Para mais, o período de iluminação é de apenas três dias e quando comparado a lâmpadas de LED, que podem emitir luz por dois anos ou mais, três dias parecem quase nada. Em contrapartida, se considerarmos que nos protótipos iniciais a luz biológica se manteve apenas por alguns segundos o Glowee já conquistou muito tendo alcançado a marca de três dias.

Entretanto, a equipe acredita que modificando a consistência do gel de forma a tornar a entrega de nutrientes para a bactéria mais eficiente poderiam estender o período de duração para um mês até 2017, quando eles planejam começar a comercializar o produto, o que não ocorreu até agora devido o curto período em que as bactérias se mantem acesas.

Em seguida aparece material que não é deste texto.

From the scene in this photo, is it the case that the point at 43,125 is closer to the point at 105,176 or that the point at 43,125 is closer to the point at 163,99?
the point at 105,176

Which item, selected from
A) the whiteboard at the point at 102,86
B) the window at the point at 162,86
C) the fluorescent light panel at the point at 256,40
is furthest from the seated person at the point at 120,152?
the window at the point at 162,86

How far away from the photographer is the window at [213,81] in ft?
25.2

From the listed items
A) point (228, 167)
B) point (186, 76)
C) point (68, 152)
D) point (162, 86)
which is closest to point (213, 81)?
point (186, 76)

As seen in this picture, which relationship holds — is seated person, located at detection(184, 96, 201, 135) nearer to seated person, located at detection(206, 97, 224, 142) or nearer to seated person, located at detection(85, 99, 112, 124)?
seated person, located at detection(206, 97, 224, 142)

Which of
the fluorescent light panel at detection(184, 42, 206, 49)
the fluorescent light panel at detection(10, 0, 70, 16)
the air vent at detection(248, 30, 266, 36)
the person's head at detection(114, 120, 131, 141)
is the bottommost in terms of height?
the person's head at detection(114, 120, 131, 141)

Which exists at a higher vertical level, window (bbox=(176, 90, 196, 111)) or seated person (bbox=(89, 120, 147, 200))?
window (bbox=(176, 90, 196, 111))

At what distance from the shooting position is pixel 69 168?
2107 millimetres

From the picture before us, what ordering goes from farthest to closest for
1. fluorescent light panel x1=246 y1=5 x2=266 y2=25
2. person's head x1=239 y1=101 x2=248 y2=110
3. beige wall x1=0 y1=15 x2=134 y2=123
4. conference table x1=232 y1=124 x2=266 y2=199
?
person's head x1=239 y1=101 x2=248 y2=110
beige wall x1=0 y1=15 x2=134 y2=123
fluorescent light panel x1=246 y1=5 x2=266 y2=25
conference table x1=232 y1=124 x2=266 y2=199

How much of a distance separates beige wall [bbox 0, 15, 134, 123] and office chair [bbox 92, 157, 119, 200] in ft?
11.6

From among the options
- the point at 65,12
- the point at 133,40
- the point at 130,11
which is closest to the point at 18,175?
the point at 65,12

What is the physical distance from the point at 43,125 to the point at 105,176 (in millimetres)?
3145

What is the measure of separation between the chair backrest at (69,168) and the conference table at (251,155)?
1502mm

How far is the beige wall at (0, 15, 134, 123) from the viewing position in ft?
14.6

Rey afirma que através de engenharia genética a equipe também está desenvolvendo um interruptor molecular que ativará a bioluminescência apenas a noite, permitindo que a bacteria salve energia durante o dia e fazendo os nutrientes durarem mais. A engenharia genética também poderá fazer com que eles encontrem uma forma de diminuir a velocidade de reprodução. Estes dois fatores poderiam estender o período de duração da luz em até um ano. Também planejam fazer uma bactéria cujo brilho seja mais forte, com luzes de diferentes cores e que sobreviva a uma temperatura a cima de 20º C.

A cofundadora diz que também prevê exportar o sistema de iluminação. “Há países na Europa onde a eletricidade é mais cara do que na França. Também queremos equipar áreas remotas em países emergentes, onde há menos recursos”, diz Sandra Rey.

Apesar dos desafios que a startup tem pela frente, podemos perceber que Glowee visa muito mais do que apenas iluminar fachadas e vitrines nas ruas da França e se os planos que a equipe tem se mostrarem bem-sucedidos podemos estar à frente de uma revolução da iluminação.